[Web image-caption data]
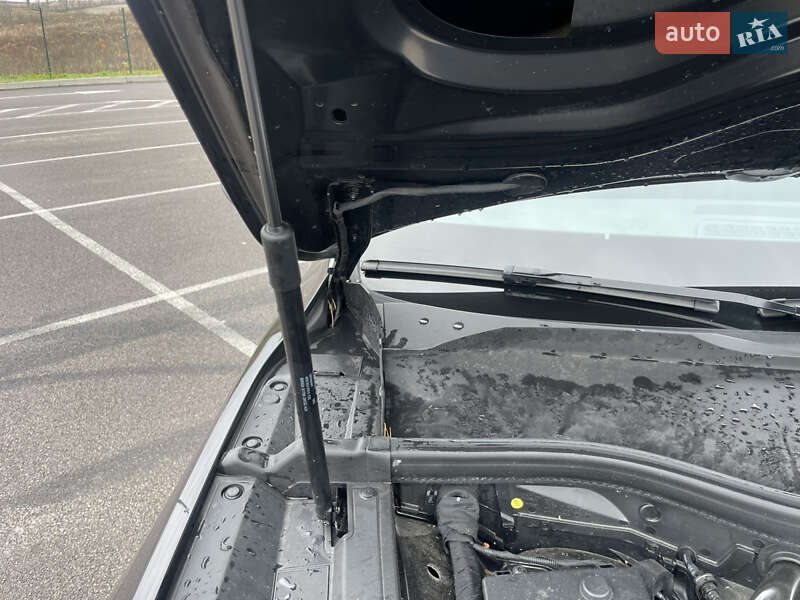 Позашляховик / Кросовер Audi e-tron 2023 в Рівному фото 36 Позашляховик / Кросовер Audi e-tron 2023 в Рівному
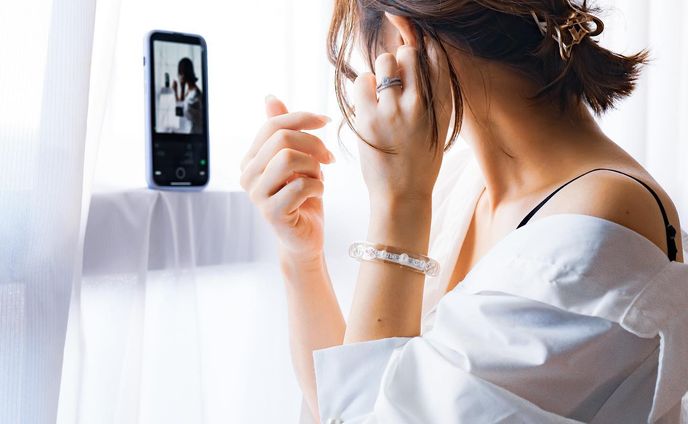 最好の自分𓂃

最近仕事でも、自分や家族にとって一番いいこと、最良の暮らしってなんだろうってずっと考えているんですけど

少なくとも今の私の『最好の自分』は、
好きなジュエリーをつけて
好きなお洋服を着て
好きな写真を撮ったり、考えたり、

そんな自分にとっての『好き』を表現しながら、家族と笑い合って生活することかなぁと思います。

去年までの私は、それが出来ていなかった。
自分を押し殺しても、結局押し込めた自分は外に出たがっているので

押し込めた分破裂しちゃうんですよね。

だから私は、好きを好きと言えるように仕事を変えて、自分を労わることを惜しまないように生活を変えて
今に至ります。

もちろん家族のささえがあってのことだけど、人間無理は続かないので

自分を労う。労わる。結局それが家族にとっても一番いい形に繋がっていく。

それを実感した今、すごく気持ちが楽です。

私の自分の機嫌の取り方は、
好きなジュエリーをつけて、お気に入りのコスメでスキンケアしてメイクして、好きな服を着て好きなものを好きなように自由に無心で写真に撮ること。

つかれた！って思ったら、必ずやるようにしています。

3枚目は、今のお気に入りスキンケアを私の好きな形で撮影したもの。

☑︎資生堂 アルティミューンパワライジングコンセントレートiii

ケースがね、特にキャップがね、
特別感があってトゥルトゥルで
すごく好きなの。
綺麗でしょう？

自分をあげるスキンケアって、ディテールもすごく大切だと思っていて

こういう高級感だったり特別感があるスキンケアアイテムって、手に取るだけでわくわくするんですよね🥹

皆さんも自分なりの機嫌の取り方があれば是非教えて下さい🥰

#beautifulmejourney #資生堂150周年 #最好の自分 #snapmart #PR #アルティミューンパワライジングコンセントレート #商品撮影 #ブツ撮り #コスメ撮影 #エイジングケア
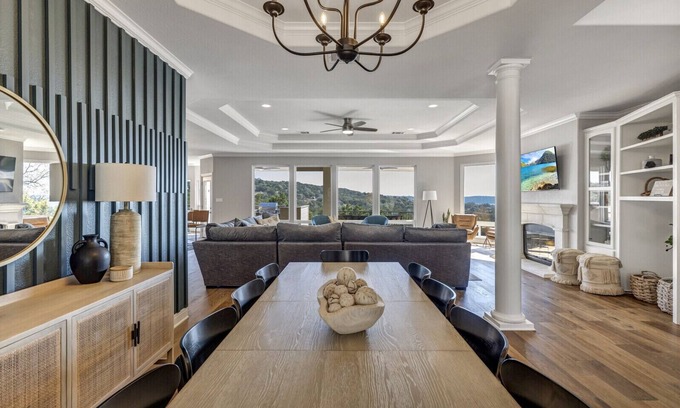 Highland Lake Estates Casa | Panoramic views of Lake Travis & TX Hill Country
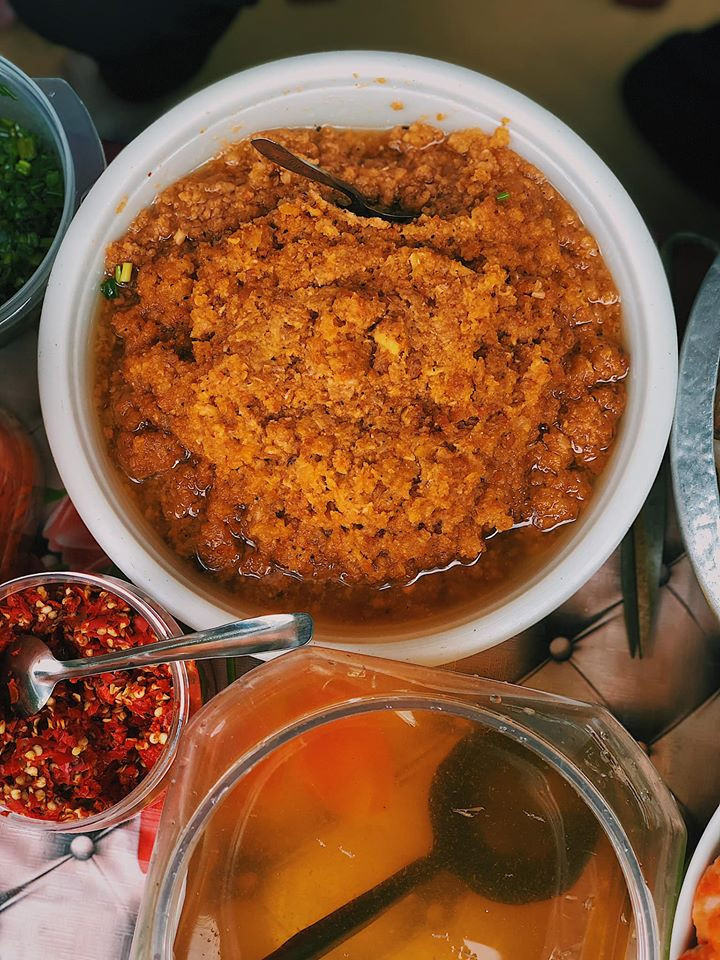 Topping cũng góp phần quan trọng tạo nên độ ngon của món ăn này - Ảnh: Sam Nguyễn Ăn sập Sài Gòn: Thực đơn từ bình dân đến hơi-sang-chảnh sẽ khiến bạn nuốt nước miếng ảnh 5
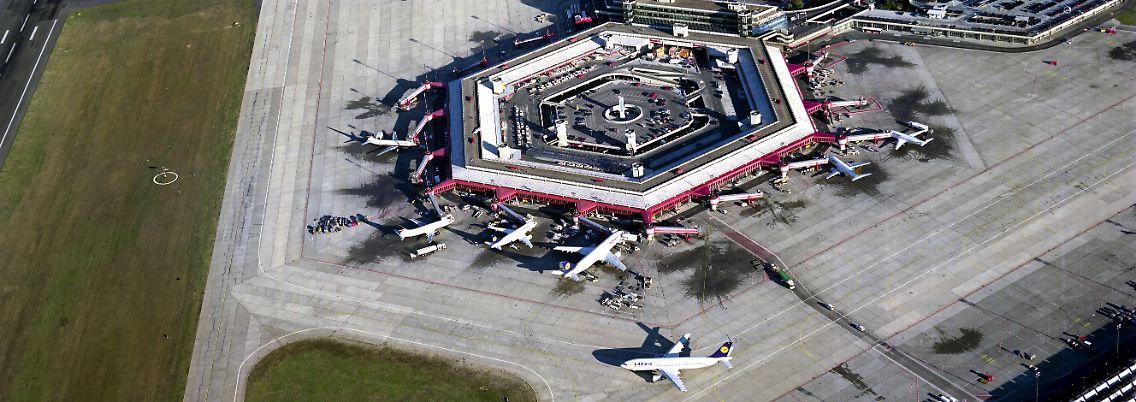 Am Berliner Flughafen Tegel ist der Mann schon einmal in Erscheinung getreten.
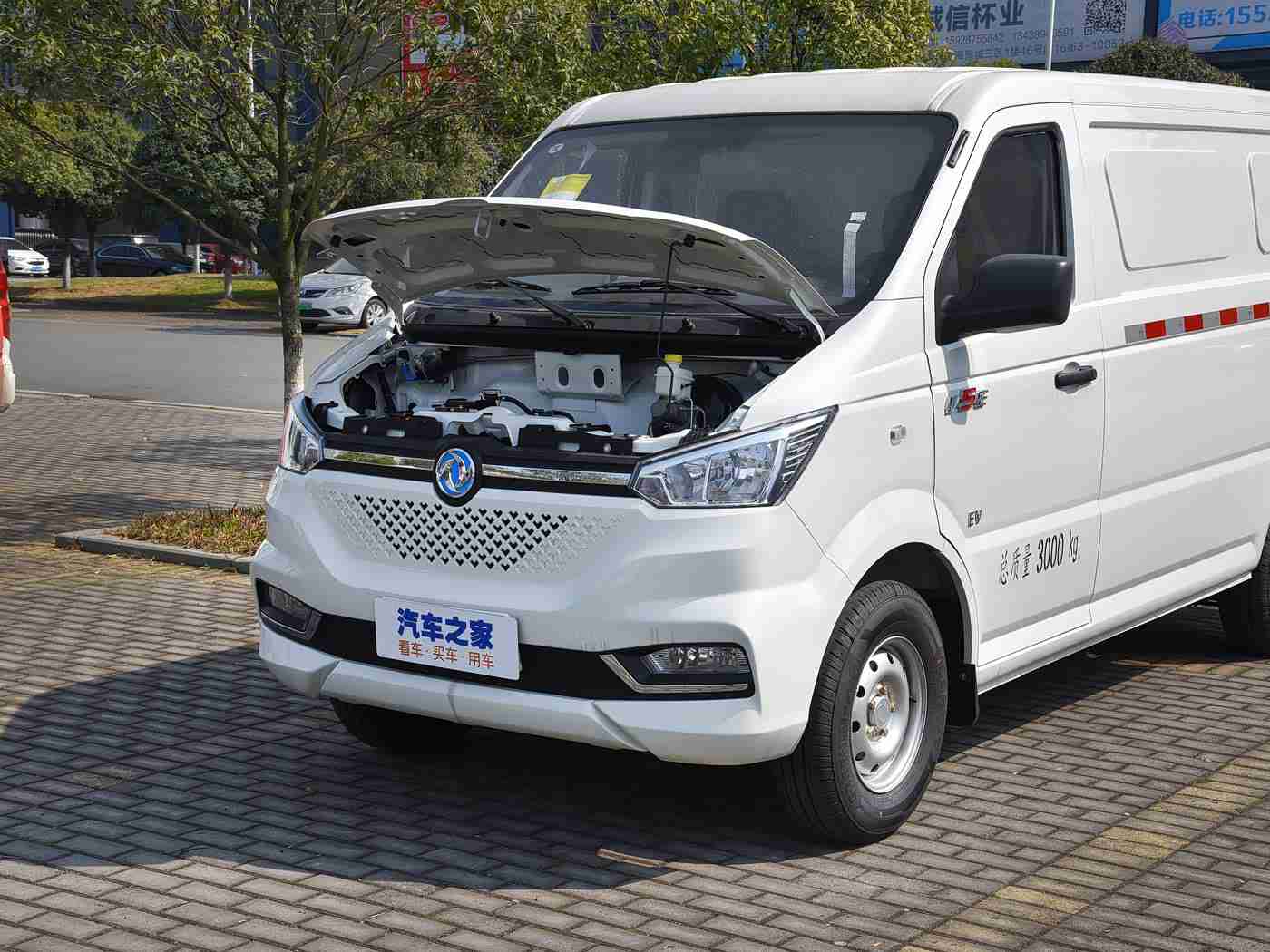 一个B三个人换着玩：B级车新标杆：三人共享，智能豪华出行体验，这款车型受热捧-1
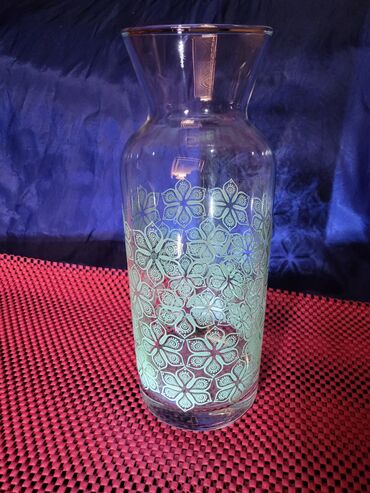 Ostalo posuđe: Vaza nova,vintaz staklena. Vaza je bez ostecenja,sve na vazi odsjaj — 4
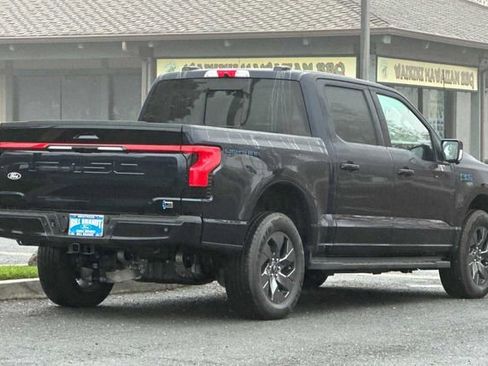 Used 2025 Ford F150 Lightning Lariat image 3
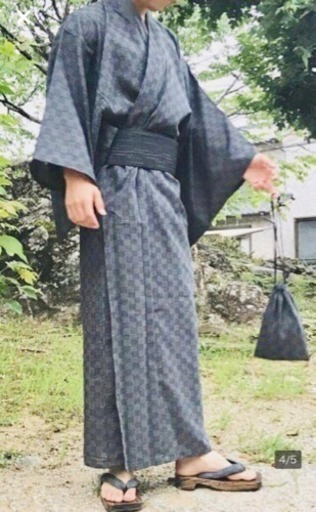選べるサイズ M LL メンズ 浴衣 4点セット 帯 巾着袋 下駄 着付け説明書入 サラサラドライ 洗濯OK 市松柄 京都観光 日本土産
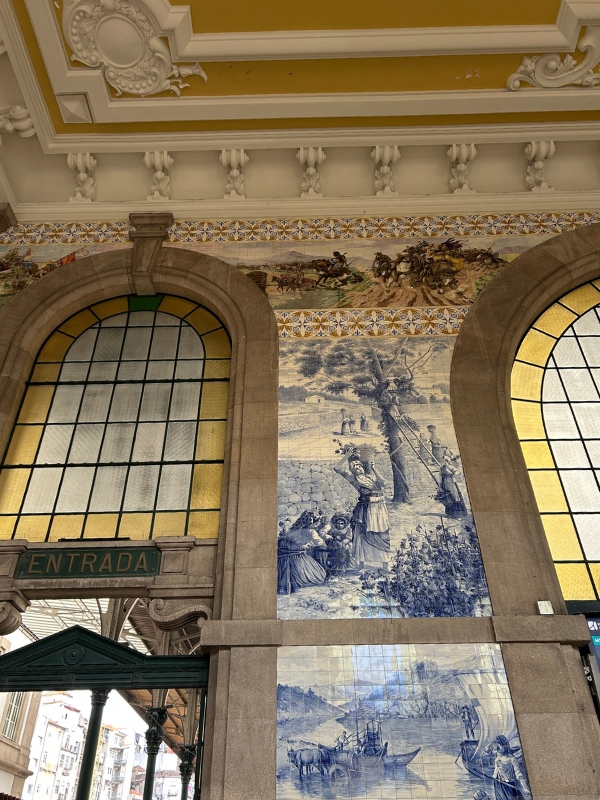 De iconische blauwe tegels kom je overal in Porto tegen tijdens je stedentrip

Task details:
Change every "家族" to "身内" in the entries, starting with the line with "去年までの私は、それが出来ていなかった。" and going on through the line with "皆さんも自分なりの機嫌の取り方があれば是非教えて下さい🥰". Give back only those lines, with nothing else altered.

Answer:
去年までの私は、それが出来ていなかった。
自分を押し殺しても、結局押し込めた自分は外に出たがっているので

押し込めた分破裂しちゃうんですよね。

だから私は、好きを好きと言えるように仕事を変えて、自分を労わることを惜しまないように生活を変えて
今に至ります。

もちろん身内のささえがあってのことだけど、人間無理は続かないので

自分を労う。労わる。結局それが身内にとっても一番いい形に繋がっていく。

それを実感した今、すごく気持ちが楽です。

私の自分の機嫌の取り方は、
好きなジュエリーをつけて、お気に入りのコスメでスキンケアしてメイクして、好きな服を着て好きなものを好きなように自由に無心で写真に撮ること。

つかれた！って思ったら、必ずやるようにしています。

3枚目は、今のお気に入りスキンケアを私の好きな形で撮影したもの。

☑︎資生堂 アルティミューンパワライジングコンセントレートiii

ケースがね、特にキャップがね、
特別感があってトゥルトゥルで
すごく好きなの。
綺麗でしょう？

自分をあげるスキンケアって、ディテールもすごく大切だと思っていて

こういう高級感だったり特別感があるスキンケアアイテムって、手に取るだけでわくわくするんですよね🥹

皆さんも自分なりの機嫌の取り方があれば是非教えて下さい🥰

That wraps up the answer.